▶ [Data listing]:
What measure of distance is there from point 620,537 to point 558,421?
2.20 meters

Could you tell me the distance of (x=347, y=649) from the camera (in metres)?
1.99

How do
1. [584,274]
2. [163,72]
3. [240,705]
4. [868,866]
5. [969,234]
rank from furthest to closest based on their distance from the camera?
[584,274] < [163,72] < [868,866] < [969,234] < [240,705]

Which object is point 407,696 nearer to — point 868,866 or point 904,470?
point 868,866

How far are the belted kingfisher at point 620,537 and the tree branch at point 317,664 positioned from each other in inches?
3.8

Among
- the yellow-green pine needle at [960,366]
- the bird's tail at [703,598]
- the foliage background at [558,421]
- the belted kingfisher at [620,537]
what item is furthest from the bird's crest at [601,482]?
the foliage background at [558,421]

▶ [Short problem]: Could you rewrite the data above with each "camera" changed to "observer" and everything else left as it is?

▶ [Exercise output]:
What measure of distance is there from point 620,537 to point 558,421?
2.20 meters

Could you tell me the distance of (x=347, y=649) from the observer (in metres)?
1.99

How do
1. [584,274]
2. [163,72]
3. [240,705]
4. [868,866]
5. [969,234]
rank from furthest to closest based on their distance from the observer?
[584,274] < [163,72] < [868,866] < [969,234] < [240,705]

Which object is point 407,696 nearer to — point 868,866 or point 904,470?
point 868,866

How far are the belted kingfisher at point 620,537 and the tree branch at point 317,664 positioned from each other in inches?
3.8

Among
- the yellow-green pine needle at [960,366]
- the bird's tail at [703,598]
- the foliage background at [558,421]
- the belted kingfisher at [620,537]
what item is furthest from the bird's crest at [601,482]?
the foliage background at [558,421]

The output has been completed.